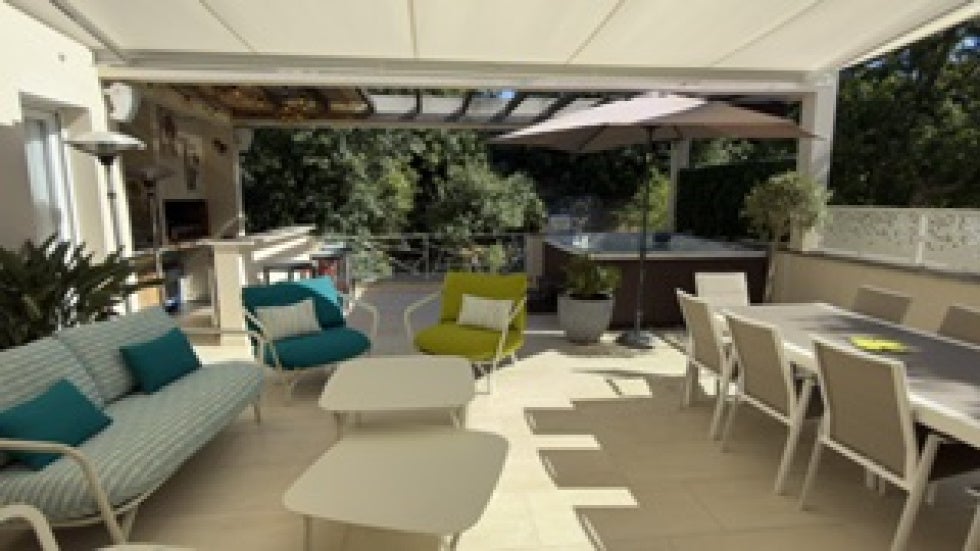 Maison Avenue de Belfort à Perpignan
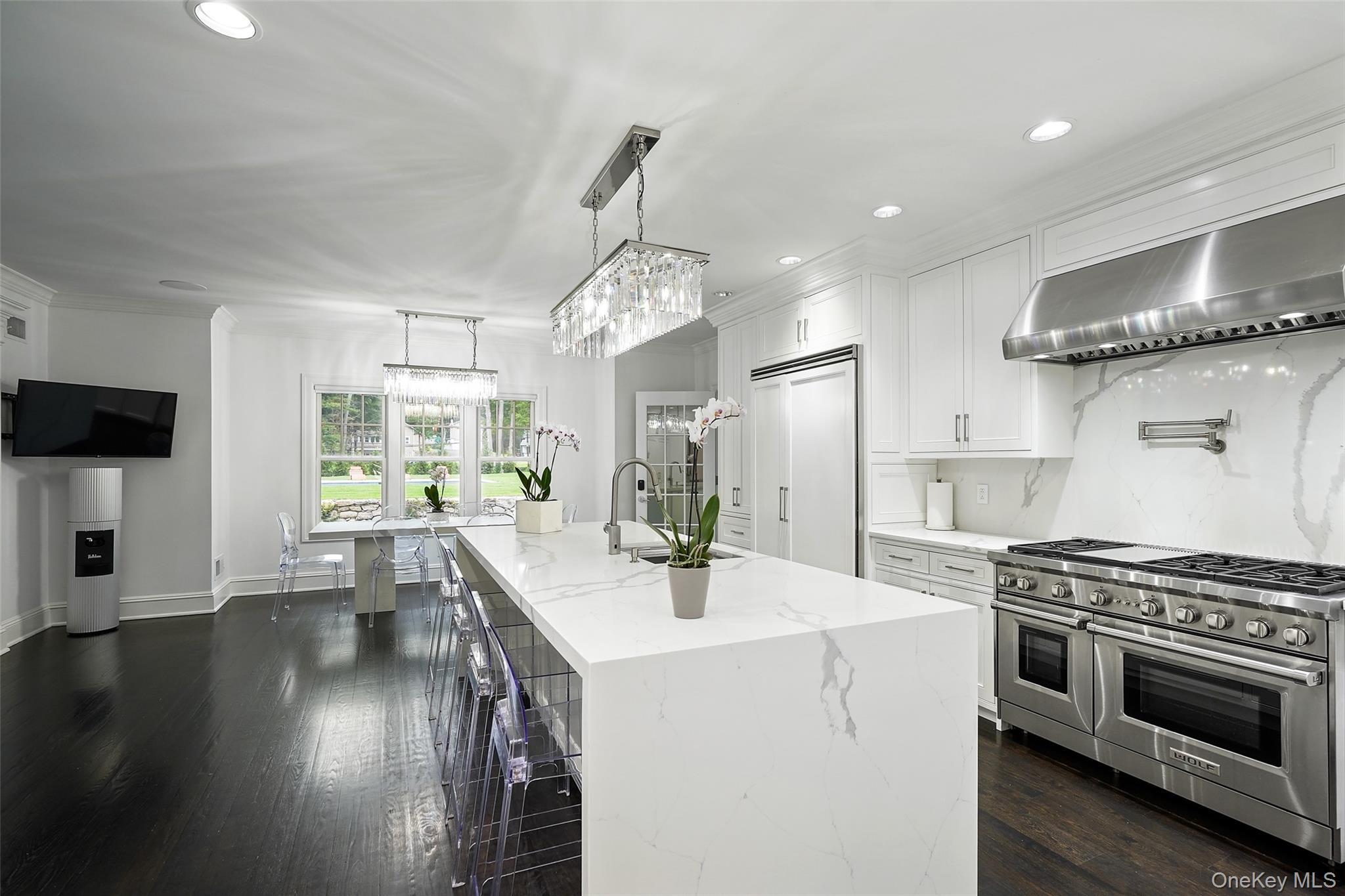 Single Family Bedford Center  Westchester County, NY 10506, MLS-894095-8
------------------------
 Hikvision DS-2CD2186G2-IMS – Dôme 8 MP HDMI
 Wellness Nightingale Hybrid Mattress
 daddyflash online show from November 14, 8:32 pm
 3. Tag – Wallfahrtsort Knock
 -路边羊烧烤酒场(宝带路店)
------------------------
▶ EXERCISE DIRECTIONS:
Reproduce verbatim the listing lines starting at the one that contains "Maison Avenue de Belfort à Perpignan" and ending at the one that contains "Single Family Bedford". Omit the pictures.

▶ THE COMPLETED TASK:
 Maison Avenue de Belfort à Perpignan
 Single Family Bedford Center  Westchester County, NY 10506, MLS-894095-8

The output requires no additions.